Medications for Resistant Hypertension
For resistant hypertension, mineralocorticoid receptor antagonists (particularly spironolactone) should be added as fourth-line therapy to an existing regimen of ACE inhibitor/ARB, thiazide-like diuretic, and dihydropyridine calcium channel blocker. 1, 2, 3
Definition and Diagnosis
Resistant hypertension is defined as:
- Blood pressure ≥140/90 mmHg despite appropriate lifestyle management and concurrent use of 3 antihypertensive medications from different classes at optimal doses, including a diuretic 1, 3
- Or blood pressure controlled only with 4+ medications 4
Before diagnosing true resistant hypertension, exclude:
- Medication nonadherence
- White coat hypertension
- Secondary hypertension
- Improper BP measurement technique
- Interfering substances (especially NSAIDs)

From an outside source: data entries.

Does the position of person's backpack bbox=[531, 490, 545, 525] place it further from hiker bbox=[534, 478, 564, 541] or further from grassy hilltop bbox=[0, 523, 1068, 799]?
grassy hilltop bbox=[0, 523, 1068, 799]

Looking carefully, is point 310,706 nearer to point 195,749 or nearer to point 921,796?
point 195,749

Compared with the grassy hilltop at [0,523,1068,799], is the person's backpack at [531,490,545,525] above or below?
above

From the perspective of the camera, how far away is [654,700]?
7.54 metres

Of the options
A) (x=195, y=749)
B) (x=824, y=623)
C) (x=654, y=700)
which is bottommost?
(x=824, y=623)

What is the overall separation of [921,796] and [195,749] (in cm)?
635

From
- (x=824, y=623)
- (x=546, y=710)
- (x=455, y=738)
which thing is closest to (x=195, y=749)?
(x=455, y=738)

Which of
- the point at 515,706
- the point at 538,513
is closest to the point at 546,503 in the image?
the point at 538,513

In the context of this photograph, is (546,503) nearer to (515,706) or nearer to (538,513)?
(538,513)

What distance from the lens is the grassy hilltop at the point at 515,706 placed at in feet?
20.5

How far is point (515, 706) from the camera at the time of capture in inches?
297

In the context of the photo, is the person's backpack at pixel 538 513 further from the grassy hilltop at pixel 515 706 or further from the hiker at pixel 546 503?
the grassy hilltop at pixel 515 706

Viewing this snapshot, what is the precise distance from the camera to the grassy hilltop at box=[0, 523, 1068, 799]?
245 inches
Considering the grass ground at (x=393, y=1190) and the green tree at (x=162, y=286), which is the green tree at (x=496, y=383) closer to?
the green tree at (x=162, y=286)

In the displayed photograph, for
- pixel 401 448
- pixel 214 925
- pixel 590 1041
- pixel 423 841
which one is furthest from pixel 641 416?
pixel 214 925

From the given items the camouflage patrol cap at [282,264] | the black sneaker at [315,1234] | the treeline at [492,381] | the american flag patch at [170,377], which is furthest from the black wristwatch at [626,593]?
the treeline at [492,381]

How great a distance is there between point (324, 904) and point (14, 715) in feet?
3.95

First-Line Treatment Approach
Ensure optimization of the foundational three-drug regimen:
- ACE inhibitor or ARB (at maximum tolerated dose)
- Thiazide-like diuretic (chlorthalidone or indapamide preferred over hydrochlorothiazide)
- Dihydropyridine calcium channel blocker
Important considerations:
- For patients with eGFR <30 mL/min, switch from thiazide to loop diuretics 2, 5
- Chlorthalidone provides 7-8 mmHg greater SBP reduction than hydrochlorothiazide 2
- For patients with albuminuria (UACR ≥30 mg/g), ACE inhibitor or ARB is mandatory 1
- Avoid combining ACE inhibitors with ARBs or direct renin inhibitors 1, 2
Fourth-Line Therapy
Add a mineralocorticoid receptor antagonist (MRA):
- Spironolactone is the preferred agent with strongest evidence 1, 2, 3, 4
- Starting dose: 25 mg daily 6
- Alternative MRA: eplerenone (has fewer endocrine side effects) 2
When adding an MRA:
- Monitor serum potassium and kidney function within 1-2 weeks of initiation
- Continue monitoring every 3-6 months
- Use with caution when combined with ACE inhibitors or ARBs due to hyperkalemia risk
Alternative Fourth-Line Options
If MRAs are contraindicated or not tolerated:
- Amiloride (potassium-sparing diuretic) 3, 4
- Alpha blockers (doxazosin) 3, 7
- Beta-blockers (especially if coronary artery disease or heart failure present) 3
- Centrally-acting agents (clonidine) 3, 7
- Vasodilators (hydralazine) - can be titrated up to 300 mg daily in resistant cases 8
Lifestyle Modifications
Essential adjuncts to pharmacotherapy:
- Dietary sodium restriction (<2,300 mg/day)
- DASH diet implementation
- Weight loss if overweight/obese
- Regular physical activity
- Alcohol limitation
- Adequate sleep (≥6 hours uninterrupted)
- Discontinuation of interfering substances
Monitoring and Follow-up
- Monitor serum creatinine/eGFR and potassium levels within 2-4 weeks after medication changes
- Discontinue ACE inhibitor/ARB if creatinine rises >30% 2
- Consider home BP monitoring to improve adherence and detect white coat effect
- Simplify regimen when possible (once-daily dosing, combination pills)
Common Pitfalls to Avoid
- Failing to confirm true resistant hypertension (vs. pseudoresistance)
- Inadequate diuretic therapy (inappropriate type or dose)
- Overlooking medication adherence issues
- Neglecting to screen for secondary causes
- Inappropriate medication timing
- Not addressing interfering substances
By following this structured approach to resistant hypertension management, focusing on optimizing the three-drug regimen and adding spironolactone as fourth-line therapy, blood pressure control can be achieved in the majority of patients with resistant hypertension.